One way is through a new centralized data warehouse of medical claims. Berry said OPM will launch the repository with more than 8 million users in 2011.
“FEHB operates on a simple principle: that competition drives better performance and lower prices,” Berry said. “To maintain a robust market and honor that principle, we need a greater understanding of plan performance and the factors driving cost.”
OPM announced the claims data warehouse in October. Privacy and security groups immediately expressed concern over the centralized database.
Center for Democracy and Technology led a group of 15 privacy and security groups that sent a letter to OPM asking for more details on how the agency will secure the information.
Harley Geiger, policy counsel with CDT, said there were two major concerns the coalition outlined.
He said one is the increased risk OPM is putting federal employees under by creating a centralized data warehouse instead of a system that pulls from all the existing databases, known as a federated database.
Geiger said CDT and others met with OPM to try to explain why a federated approach makes more sense.
“We think there is less risk with a federated database,” he said. “By having the information in a centralized format it increases the severity of the risk because the number of people who access the data increases. In many ways, a central database is unnecessary.”
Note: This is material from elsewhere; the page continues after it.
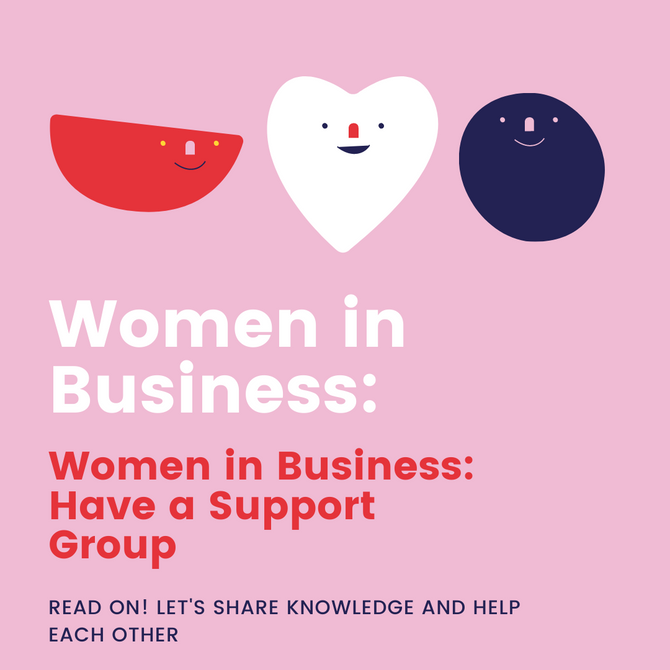 Women in Business: Have a Support Group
Geiger added that OPM can perform all the data analysis they want in a federated database, including tracking patients through the health care system over time.
“There are several examples throughout the government of a federated database,” he said. “The Food and Drug Administration’s Sentinel Initiative is a query system that surveys post market medical devices. It has been a success so far.”
Geiger said during the meeting with OPM, agency officials explained how they plan to ensure the information is secure and kept private. He said he expects OPM to issue a Federal Register notice in the coming months detailing the steps they will take to secure the database.
Francis said OPM had been using the claims warehouse run by Blue Cross, Blue Shield that included about half of all federal employees under FEHB. He said feds shouldn’t worry any more than they do now.
“The main purpose is to lower costs,” Francis said. “OPM will look for areas where they can find where money is being spent, talk to the health plan providers or see if there is an increase across board in a certain benefit and the carriers can deal with it. It will be useful to pinpoint areas of concern for cost increases.”
Francis, however, is not so excited about OPM’s use of medical-loss ratio.
The Affordable Healthcare Act requires insurers to spend 80-to-85 percent of consumer premiums on direct care for patients and efforts to improve quality of care and less on administration costs, including salaries and overhead.
Berry didn’t offer much detail about how OPM would use this controversial approach.
“And while OPM’s job is to push for the greatest value for the taxpayers and our beneficiaries, it’s not a one way street,” he said. “We’re interested in hearing from you about how we can better operate and manage the FEHB marketplace. For instance, a number of our community-rated plans have raised questions about our current methodology for setting rates. My staff and I are undertaking a thorough review of the methodology. We’re building off provisions in the Affordable Care Act defining medical loss ratios and we look forward to working with you on this effort.”
Francis said OPM should be careful in how they use medical-loss ratio.
“It’s rather a poor measure of how a good plan is,” Francis said. “It penalizes a health plan that is good at keeping overutilization down. So if you spend more on overhead to make sure money isn’t wasted and you keep waste down, your medical-loss ratio gets worse because the ratio between overhead and medical spending gets worse. Similarly, if your health plan is detecting fraud by careful network management to keep doctors, who are more likely to be fraudulent, off your preferred provider list that costs money. Network management costs will count against health plans even though they can reduce waste, reduce fraud and improve the quality of the covered providers.”
He added instead OPM should use the data to find weak spots in current plans.